Why Senior Executives Are Often Immune from Deposition in New York
Image: Cherie Cullen/Creative Commons
When you sue a large corporation for a wrong they visited upon - no matter how legitimate your gripe may be - it doesn't necessarily entitle you to depose the CEO, or some other high-ranking corporate officer.
Some of New York's Federal courts have articulated this rule as follows:
"[U]nless it can be demonstrated that a corporate official has 'some unique knowledge' of the issues in the case, 'it may be appropriate to preclude a deposition of a highly-placed executive' while allowing other witnesses with the same knowledge to be questioned." Retail Brand Alliance, Inc. v. Factory Mut. Ins. Co., No. 05 Civ. 1031, 2008 WL 622810, at *5 (S.D.N.Y. Mar. 7, 2008) (quoting Consol. Rail Corp., 1993 WL 364471, at *1); see also Harris v. Computer Assocs. Int'l, Inc., 204 F.R.D. 44, 46 (E.D.N.Y. 2001) ("Depositions of high level corporate executives may be duplicative, cumulative and burdensome where the person sought to be deposed has no personal knowledge of the events in dispute.)"
The rationale for this rule is relatively straightforward:
"[P]ermitting unfettered discovery of corporate executives would threaten disruption of their business and could serve as a potent tool for harassment in litigation."
That said, this rule is not without exception, such as where the high-level executive has independent knowledge of the issues involved in the litigation. Under those circumstances, the courts have followed the broader doctrine favoring wide latitude in the discovery phase of litigation.
A Word of Caution
There is one other thing to bear in mind here, particularly if you are involved in a commercial litigation before New York's courts. As of April 1, 2015, New York's Commercial Division adopted Rule 11-d, which is modeled after the rules governing Federal court actions, and limits the number of depositions afforded to each side of the litigation, and also limits the amount of time allowed for each deposition.

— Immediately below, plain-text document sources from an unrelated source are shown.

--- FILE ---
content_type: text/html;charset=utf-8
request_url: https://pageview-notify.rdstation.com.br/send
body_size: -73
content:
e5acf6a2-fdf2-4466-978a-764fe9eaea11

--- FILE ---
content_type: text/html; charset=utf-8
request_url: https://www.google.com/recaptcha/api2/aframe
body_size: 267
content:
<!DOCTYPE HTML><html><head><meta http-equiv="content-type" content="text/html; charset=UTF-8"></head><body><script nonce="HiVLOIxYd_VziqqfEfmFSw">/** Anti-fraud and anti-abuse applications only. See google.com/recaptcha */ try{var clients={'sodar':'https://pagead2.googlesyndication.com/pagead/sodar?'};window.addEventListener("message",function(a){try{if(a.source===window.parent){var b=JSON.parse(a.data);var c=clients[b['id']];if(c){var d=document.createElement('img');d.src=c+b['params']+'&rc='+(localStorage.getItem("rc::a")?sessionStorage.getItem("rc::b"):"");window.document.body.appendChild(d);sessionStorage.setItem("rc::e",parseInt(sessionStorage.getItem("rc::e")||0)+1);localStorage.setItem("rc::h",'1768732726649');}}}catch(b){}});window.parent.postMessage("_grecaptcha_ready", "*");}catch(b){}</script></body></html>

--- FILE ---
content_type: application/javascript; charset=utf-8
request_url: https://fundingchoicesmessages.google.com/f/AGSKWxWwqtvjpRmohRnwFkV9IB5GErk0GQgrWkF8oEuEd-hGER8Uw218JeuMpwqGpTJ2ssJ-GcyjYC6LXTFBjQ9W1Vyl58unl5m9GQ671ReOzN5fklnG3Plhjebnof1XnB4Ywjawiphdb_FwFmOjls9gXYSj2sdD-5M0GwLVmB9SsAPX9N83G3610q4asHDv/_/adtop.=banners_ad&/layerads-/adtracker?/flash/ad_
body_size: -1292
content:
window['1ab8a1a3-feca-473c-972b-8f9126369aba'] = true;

More specifically, the general rule is if you seek the deposition of a corporate entity, you will be limited to 7 hours' worth of total testimony from that entity, regardless of how many witnesses you depose during that time. Absent special permission from the Court (or the other side's agreement), the only other way to secure more than 7 hours' testimony from a corporation would be if the witness you seek to depose has independent, personal knowledge of the facts in your case.
At the risk of stating the obvious, the takeaway for litigants is this: choose your witnesses, and the amount of time you spend on each witness, wisely.